YOUR TASK - Check each statement against the history of Selenginsk, answering yes or no and quoting the deciding words: 1. Gavril Lovtsov founded the Selenginsky ostrog in 1655. 2. The Khalkha Mongols took the ostrog after their two-month siege in 1688. 3. The London Missionary Society mission remained in Selenginsk until its suppression in 1840.

Prior to the arrival of the Russians, the inhabitants of the region were the Buryats, a Mongol people who still make up a sizeable part of the population. The first fortified settlement of the Russians on the Selenge River, Selenginsky ostrog was located north of the confluence of the Chikoy and Selenge Rivers on the Selenge's right bank. The ostrog was founded by Gavril Lovtsov in 1655, and was located about 20 km southeast of Lake Gusinoye and 85 km southeast of Lake Baikal. The Selenge River soon became part of the main Russo-Chinese trade route, which, by boat, led through Siberia to Lake Baikal, up the Selenge, and then by caravan southeast to Peking. Consequently, the ostrog soon grew and became a major administrative center of the Transbaikal region.

In 1677-1680, a secondary fort was built downriver at what later became Ulan-Ude. In 1688, the ostrog was besieged by the Khalkha Mongols for two months, but they had to withdraw when their main territory was attacked by the Oirats. The Khalkas, who at this time were vassals of the Manchus, attacked because the Russians had taken control of their kinsmen and vassals, the Buryats and because the Russians were giving asylum to fugitives. The defence was led by Demian Mnohohrishny, an exiled Cossack who had previously played an important part in Ukrainian history. He died and was buried here in 1703. Also present was Fyodor Golovin. The Treaty of Nerchinsk (1689) would have been negotiated here, but Golovin was forced to move east to Nerchinsk so that the Manchu ambassadors could avoid the fighting in Mongolia.)

In 1719, traveler John Bell said Selenginsk was a town of "two hundred houses and two churches...It is defended by a fortification of strong palisades on which are mounted some cannon."

In 1727-1730, Abram Petrovich Gannibal, Alexander Pushkin's African great-grandfather, was exiled here after Peter the Great's death. He was involved in shifting the fortress to a new location. In 1729, Selenginsk was a center for the negotiation of the Treaty of Kyakhta. This led to the foundation of Kyakhta on the Russo-Chinese border upstream which later became a more important town.

By 1745, it was the largest town east of Lake Baikal with 4,000 inhabitants. State caravans ran through here until 1755. Two large fires in 1783 left only fifteen houses and parts of the fort standing. Many merchants moved northheast to Ulan-Ude where a fair had been established in 1780.

In 1819, Selenginsk became home to Edward Stallybrass and William Swan of the London Missionary Society, who with the blessing of Alexander I of Russia sought to bring the Christian gospel to the Buryat people. The mission, which relocated to Khodon in 1828, was eventually suppressed in 1840 by the Holy Synod of the Russian Orthodox Church under Alexander I's successor, Nicholas I.

Alexander Michie passed through Selenginsk in 1863. He described it as a "small, rather pretty town" with "commodious barracks, one fine church, and some good houses." He noticed that many workmen were "mixed blood" Russians and Buryats.

DATA EXTRACT -

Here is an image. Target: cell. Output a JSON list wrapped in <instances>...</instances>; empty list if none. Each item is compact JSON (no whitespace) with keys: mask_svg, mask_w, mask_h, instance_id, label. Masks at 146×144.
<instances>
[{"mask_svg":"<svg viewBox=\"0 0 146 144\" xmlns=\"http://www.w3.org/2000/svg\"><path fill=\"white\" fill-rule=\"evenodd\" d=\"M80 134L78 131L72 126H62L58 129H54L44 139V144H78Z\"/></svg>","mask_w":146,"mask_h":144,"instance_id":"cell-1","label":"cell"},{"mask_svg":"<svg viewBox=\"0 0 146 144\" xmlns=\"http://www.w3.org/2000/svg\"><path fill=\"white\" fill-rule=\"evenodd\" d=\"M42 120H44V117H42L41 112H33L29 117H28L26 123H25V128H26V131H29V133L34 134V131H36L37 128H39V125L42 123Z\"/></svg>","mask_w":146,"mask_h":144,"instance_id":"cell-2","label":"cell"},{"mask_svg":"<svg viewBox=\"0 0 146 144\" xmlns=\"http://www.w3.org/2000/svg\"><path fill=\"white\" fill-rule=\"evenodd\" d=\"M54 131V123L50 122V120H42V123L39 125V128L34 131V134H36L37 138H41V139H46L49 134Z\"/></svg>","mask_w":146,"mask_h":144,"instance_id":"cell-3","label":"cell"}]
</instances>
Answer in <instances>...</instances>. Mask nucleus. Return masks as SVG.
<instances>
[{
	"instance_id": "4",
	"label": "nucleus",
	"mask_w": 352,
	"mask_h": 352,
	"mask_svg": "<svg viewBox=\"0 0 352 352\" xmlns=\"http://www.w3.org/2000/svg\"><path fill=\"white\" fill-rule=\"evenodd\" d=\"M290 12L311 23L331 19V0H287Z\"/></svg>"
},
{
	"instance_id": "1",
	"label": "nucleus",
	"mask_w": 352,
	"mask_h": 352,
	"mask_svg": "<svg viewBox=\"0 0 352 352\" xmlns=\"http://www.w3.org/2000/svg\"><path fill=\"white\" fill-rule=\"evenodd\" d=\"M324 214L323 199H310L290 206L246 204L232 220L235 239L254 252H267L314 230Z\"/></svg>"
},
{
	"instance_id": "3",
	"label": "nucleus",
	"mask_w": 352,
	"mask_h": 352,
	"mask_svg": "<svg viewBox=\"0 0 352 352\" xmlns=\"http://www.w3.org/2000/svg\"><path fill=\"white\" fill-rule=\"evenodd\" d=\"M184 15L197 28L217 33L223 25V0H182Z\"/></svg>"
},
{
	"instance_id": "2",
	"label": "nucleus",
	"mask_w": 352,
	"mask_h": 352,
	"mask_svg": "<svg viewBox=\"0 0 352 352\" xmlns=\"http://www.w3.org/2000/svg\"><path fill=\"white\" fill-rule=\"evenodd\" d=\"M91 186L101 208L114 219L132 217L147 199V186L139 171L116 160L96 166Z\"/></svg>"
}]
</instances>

FINISHED EXERCISE -
1. Yes: "The ostrog was founded by Gavril Lovtsov in 1655"
2. No: "they had to withdraw when their main territory was attacked by the Oirats"
3. No: "The mission, which relocated to Khodon in 1828, was eventually suppressed in 1840"